Certains symptômes annonciateurs d’une intoxication au monoxyde de carbone existent. Maux de tête, nausées et vomissements sont notamment les premiers signes qui doivent alerter. Bien identifiés, ils permettent de réagir rapidement et d’éviter le pire. Si vous vous retrouvez dans cette situation, voici la marche à suivre :

  • Aérer immédiatement les locaux en ouvrant portes et fenêtres,
  • Arrêter tous les appareils à combustion,
  • Quitter les locaux,
  • Appeler les secours (Sapeurs-pompiers : ☎ 18 ; SAMU : ☎ 15),
  • Ne plus utiliser les appareils à combustion avant le passage d’un professionnel qualifié qui recherchera la cause de l’intoxication et proposera les travaux à effectuer.

Les intoxiqués même légers sont transportés vers l’hôpital et mis sous oxygénation dès leur prise en charge par les services de secours pour accélérer l’élimination du monoxyde de carbone. Pour être efficace, l’oxygénothérapie doit se poursuivre durant douze heures même si les symptômes ont disparu.

Les femmes enceintes, quel que soit leur degré d’intoxication et les intoxiqués les plus graves sont placés en caisson hyperbare pour une séance de 90 minutes C’est le médecin urgentiste qui décide de la nécessité ou non de ce traitement. Dans la majorité des cas, en moins de 48 heures, tout rentre dans l’ordre.

Toutefois, il arrive qu’après une période d’une à six semaines après l’intoxication, des troubles apparaissent : migraines chroniques, vertiges, sensation de faiblesse musculaire, troubles visuels, troubles auditifs, troubles du comportement (irritabilité, agressivité…), troubles de la mémoire, insomnies inexistantes avant l’intoxication.

Il ne faut alors pas hésiter à consulter un médecin ou téléphoner au centre Antipoison en précisant que vous avez été victime d’une intoxication au monoxyde de carbone.

Avant chaque hiver, il faut systématiquement faire vérifier et entretenir par un professionnel qualifié les installations de chauffage, de production d’eau chaude ainsi que les conduits de fumée.

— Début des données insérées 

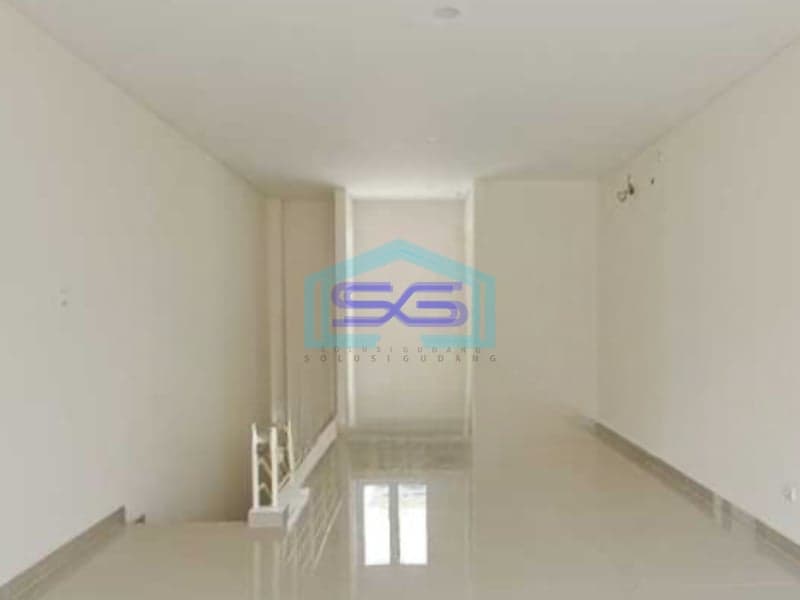 Dijual Ruko 2 Lantai Lokasi Gading Serpong Tangerang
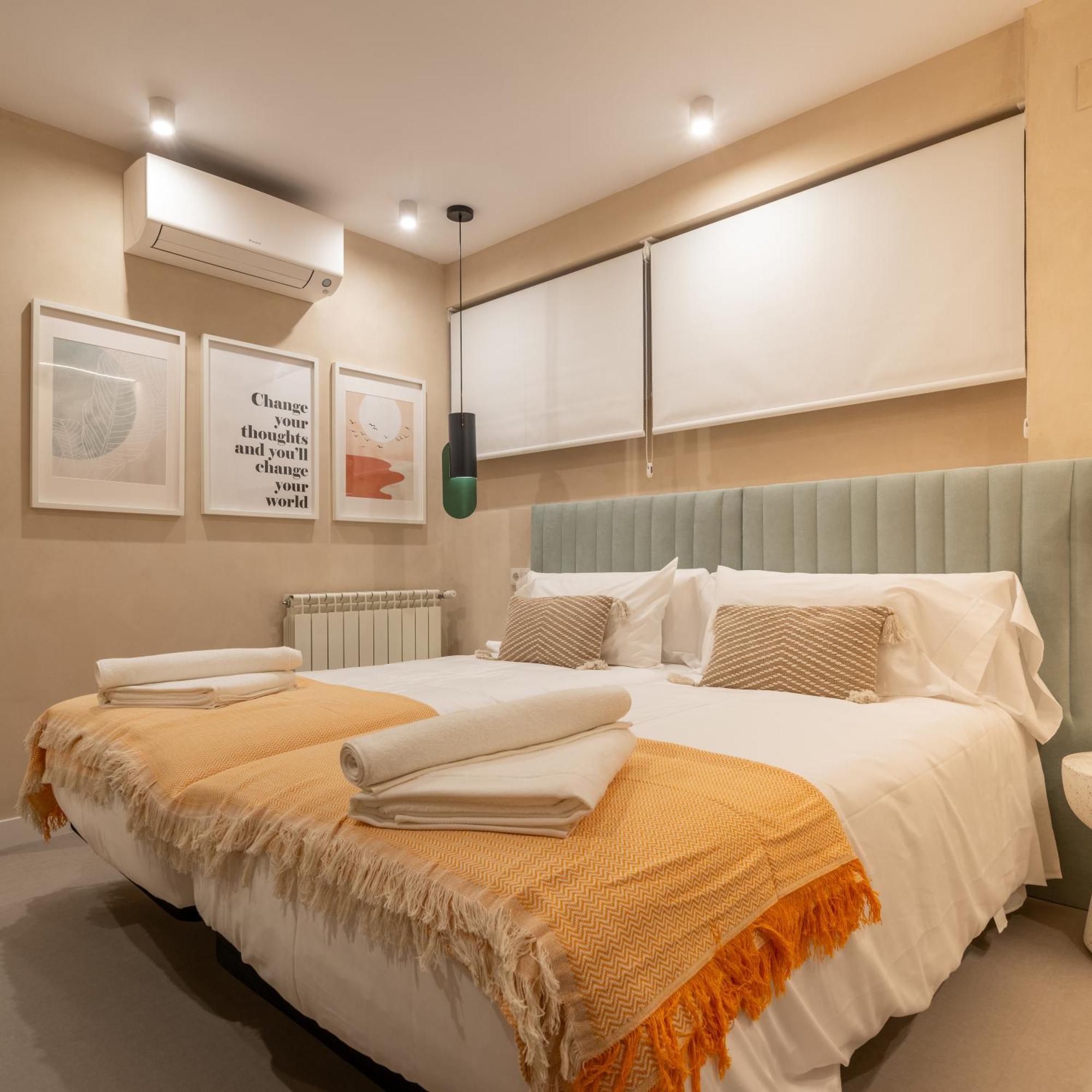 Apartament Wow Valladolid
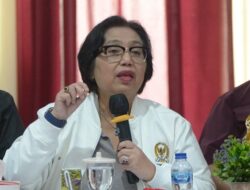 DPR Desak Perlindungan THR bagi Pekerja UMKM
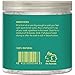 Majestic Pure Tea Tree Essential Oil Foot Soak with Epsom Salt, 20 oz - Fights Toenail & Foot Fungus - Soothes Tired Aching Feet & Helps Soften Corns & Calluses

  • faire ramoner mécaniquement les conduits de fumées par un professionnel qualifié, au moins une fois par an, pour les nettoyer, mais aussi pour vérifier qu’ils sont en bon état et qu’ils ne sont pas bouchés. L’usage de produits chimiques ne pourra venir qu’en complément du ramonage mécanique annuel ;
  • tous les jours, aérer au moins dix minutes le logement ;
  • maintenir les systèmes de ventilation en bon état de fonctionnement et ne jamais boucher les entrées et sorties d’air ;
  • respecter les consignes d’utilisation des appareils à combustion : ne jamais faire fonctionner les chauffages d’appoint en continu plus de 2 heures ;
  • placer impérativement les groupes électrogènes à l’extérieur des bâtiments ;
  • ne jamais utiliser pour se chauffer des appareils non destinés à cet usage : cuisinière, brasero, barbecue, etc.
  • Éviter la mise au ralenti d’un chauffage au charbon en période de redoux. Il est vivement recommandé de l’éteindre ou, à défaut, de laisser une fenêtre de la pièce où se trouve l’appareil entreouverte. Ne pas hésiter à demander conseil sur le fonctionnement de l’appareil à son fournisseur de charbon ou à l’installateur qualifié.

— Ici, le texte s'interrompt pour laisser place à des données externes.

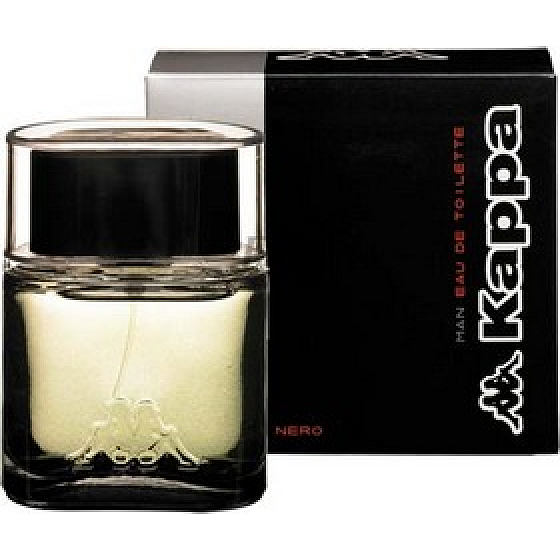 Kappa Nero toaletná voda pre mužov 100 ml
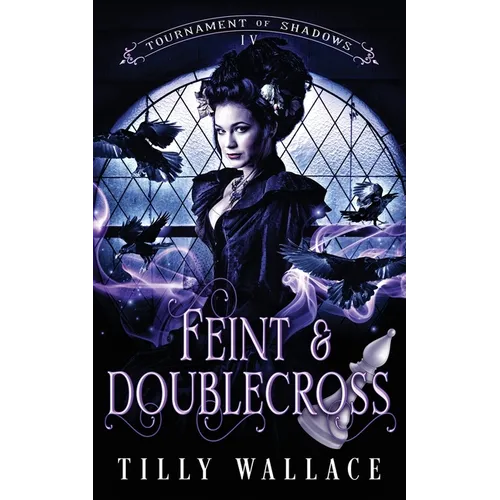 Feint and Doublecross - Paperback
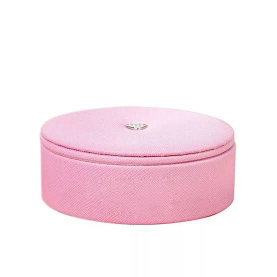 Charm Joyero rosa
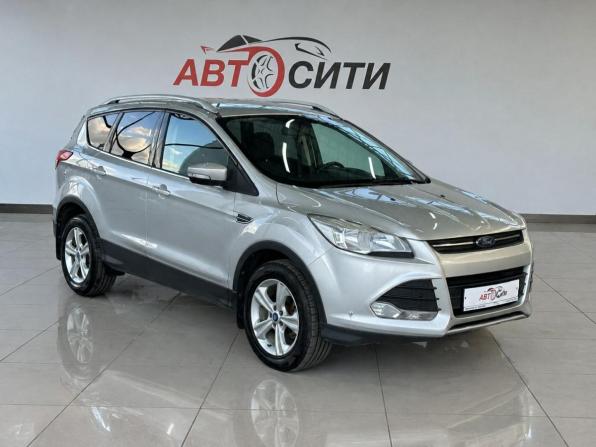 Ford Kuga II с пробегом 2016 года, цена 1 000 000 рублей, 190436 км, внедорожник, Автокод Объявления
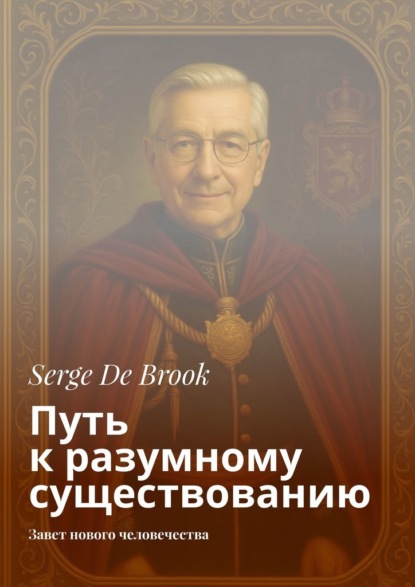 Путь к разумному существованию. Завет нового человечества
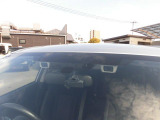 衝突被害軽減ブレーキ付!!事故を未然に防ぎ、お客様の万一のときの安全を確保するために、運転をサポートする技術で、ヒヤリとする場面も限りなくゼロに近づけていきます☆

    Notre région est l’une des plus touchées par les intoxications domestiques au monoxyde de carbone. Afin de les prévenir, vous trouverez sur :

    Le site des outils et informations indispensables à la mise en place d’actions de prévention.page-article

Aller plus loin

Le système de surveillance

Lorsqu’un cas d’intoxication suspecté ou avéré se produit, l’ARS est avertie. L’alerte est remontée par les services d’urgences (pompiers, Samu, services d’urgences des établissements de santé) au Point Focal Régional (PFR) de l’ARS qui la transmet à la sous-direction santé environnementale.